Gilles Dowek, has generalized the notion of super-consistency to the lambda-Pi-calculus modulo theory and proved this way the termination of the embedding of various formulations of Simple Type Theory and of the Calculus of Constructions in the Lambda-Pi calculs modulo theory.

Gilles Dowek and Alejandro Díaz-Caro have finished their work on the extension of Simply Typed Lambda-Calculus with Type Isomorphisms. This work has been presented at the Types meeting and recently accepted for publication in the Theoretical Computer Science journal [26] .

Gilles Dowek and Ying Jiang have given a new proof of the decidability of reachability in alternating pushdown systems, based on a cut-elimination theorem.

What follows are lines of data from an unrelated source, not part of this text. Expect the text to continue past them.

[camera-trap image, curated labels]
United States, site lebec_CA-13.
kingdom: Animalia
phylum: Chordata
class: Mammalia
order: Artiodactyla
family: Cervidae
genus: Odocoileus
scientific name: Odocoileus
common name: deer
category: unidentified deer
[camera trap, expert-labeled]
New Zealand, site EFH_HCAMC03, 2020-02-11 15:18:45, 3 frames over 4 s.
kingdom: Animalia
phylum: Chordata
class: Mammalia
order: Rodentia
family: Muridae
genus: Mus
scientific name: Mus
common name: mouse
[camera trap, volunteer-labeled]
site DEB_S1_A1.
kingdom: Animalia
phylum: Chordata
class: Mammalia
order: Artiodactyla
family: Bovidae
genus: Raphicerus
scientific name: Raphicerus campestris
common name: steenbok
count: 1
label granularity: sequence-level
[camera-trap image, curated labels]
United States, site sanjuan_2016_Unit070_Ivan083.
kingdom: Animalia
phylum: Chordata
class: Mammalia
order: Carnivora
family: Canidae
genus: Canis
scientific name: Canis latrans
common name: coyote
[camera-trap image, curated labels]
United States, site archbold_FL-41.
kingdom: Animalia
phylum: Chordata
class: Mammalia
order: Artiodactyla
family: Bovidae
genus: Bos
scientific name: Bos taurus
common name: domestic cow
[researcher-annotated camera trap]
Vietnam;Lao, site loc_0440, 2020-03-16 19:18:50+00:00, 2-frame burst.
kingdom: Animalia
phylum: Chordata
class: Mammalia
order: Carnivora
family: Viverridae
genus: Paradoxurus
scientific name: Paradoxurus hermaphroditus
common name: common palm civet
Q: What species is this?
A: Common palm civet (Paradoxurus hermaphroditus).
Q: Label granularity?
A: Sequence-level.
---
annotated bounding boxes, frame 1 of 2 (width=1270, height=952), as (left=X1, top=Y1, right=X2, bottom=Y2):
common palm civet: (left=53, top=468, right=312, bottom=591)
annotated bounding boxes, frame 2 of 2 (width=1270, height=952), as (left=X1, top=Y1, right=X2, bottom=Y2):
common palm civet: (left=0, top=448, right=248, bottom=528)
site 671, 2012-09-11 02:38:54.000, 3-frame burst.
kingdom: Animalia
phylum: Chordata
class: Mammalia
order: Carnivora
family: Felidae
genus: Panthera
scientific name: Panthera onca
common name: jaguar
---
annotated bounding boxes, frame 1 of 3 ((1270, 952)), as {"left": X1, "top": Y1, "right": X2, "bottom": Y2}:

Vaston Costa presented to the group a new structure to represent proofs through references rather than copy. The structure, called Mimp-graph, was initially developed for minimal propositional logic but the results have been extended to first-order logic. Mimp-graph preserves the ability to represent any Natural Deduction proof and its minimal formula representation is a key feature of the mimp-graph structure, it is easy to distinguish maximal formulas and an upper bound in the length of the reduction sequence to obtain a normal proof. Thus a normalization theorem can be proved by counting the number of maximal formulas in the original derivation. The strong normalization follow as a direct consequence of such normalization, since that any reduction decreases the corresponding measures of derivation complexity. Sharing for inference rules is performed during the process of construction of the graph. This feature is very important, since we intend to use this graph in automatic theorem provers.